Vanity Fair | Color

If Vanity Fair’s color palette had to be defined, it’d be black, white and red. And two of those aren’t even technically colors. The magazine, based in old-school glamour and nostalgic allure, uses color sparingly to add to its aesthetic and tone.


Let’s start with the color red. Red is a color that symbolizes power, excitement and passion, all of which are qualities that define the VF brand and its content. Vanity Fair has been regarded as one of the last cultural magazines and its editors as cultural arbiters. It deals in high-society scandal, meaning it’s concerned with the folks at the upper-echelons of society. This goes beyond Hollywood and celebrity to include business and tech leaders and other influential figures. That’s why red is the color of VF’s nameplate and the accent color to its details: it reinforces the fact that VF is a hub of powerful, exciting and passion-driven journalism, people and ideas. There’s also something timeless about it…

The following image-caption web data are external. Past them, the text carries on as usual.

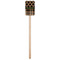 Moroccan & Plaid Wooden 6.25" Stir Stick - Rectangular - Single Stick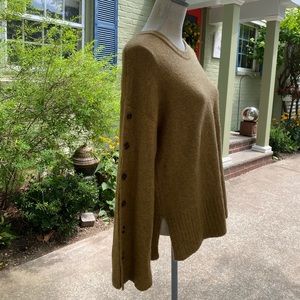 Madewell Wool Sweater with Button Down sleeves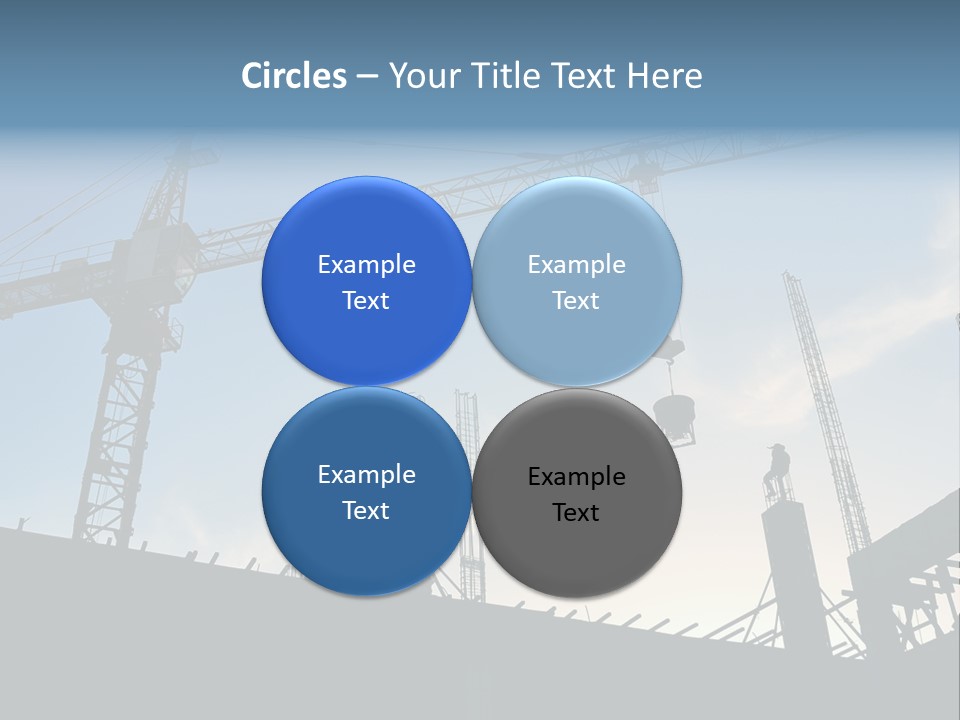 Site Real Crane PowerPoint Template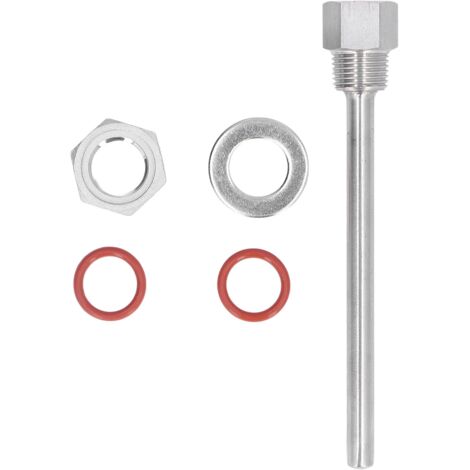 Stainless Steel Thermowell G1/2 Male Thread 6.7in Length Thermowell for Temperature Sensors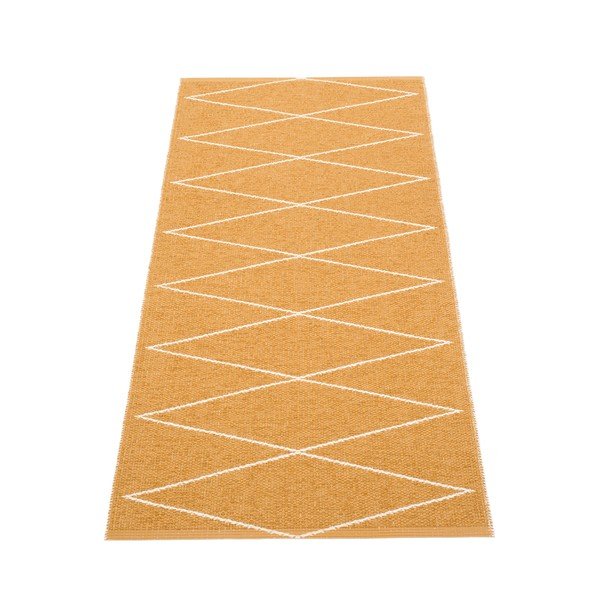 Covor tip traversă pentru interior și exterior galben ocru 70x160 cm Max Ochre – Pappelina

Red may be VF’s signature color but is used sparingly throughout the body of the magazine. With a few exceptions, all of the copy and page design are set in black and white. Most commonly, you’ll see red used for captions and sometimes column dividers to break up the dullness of an overwhelmingly black-and-white page. It also reinforces the brand association with the color. Red, which can be perceived as loud and offensive, used sparingly adds a sense of sophistication and elegance to the magazine’s design.

Aside from red, pink is another frequently used color, although less staple to the brand’s identity. This is particularly true of the in the second-half of the feature well, which covers more political/newsy stories that rely more on page design than photography to deliver color.

What’s left are the illustrations and photos (also often black-and-white). VF produces award-winning photography and uses these photos to bring color to a page. This is evident among a number of the feature stories, especially the long-form pieces in the beginning of the feature well. However, many of these stunning photos are either subdued in color or simply black-and-white, complimenting the VF brand.

On the other hand, the Front of the Book is younger and playful in tone, lending itself to a greater range and boldness of colors, although still through the photos. There are also illustrations, photo and traditional, that use solid, bold colors to draw on these qualities.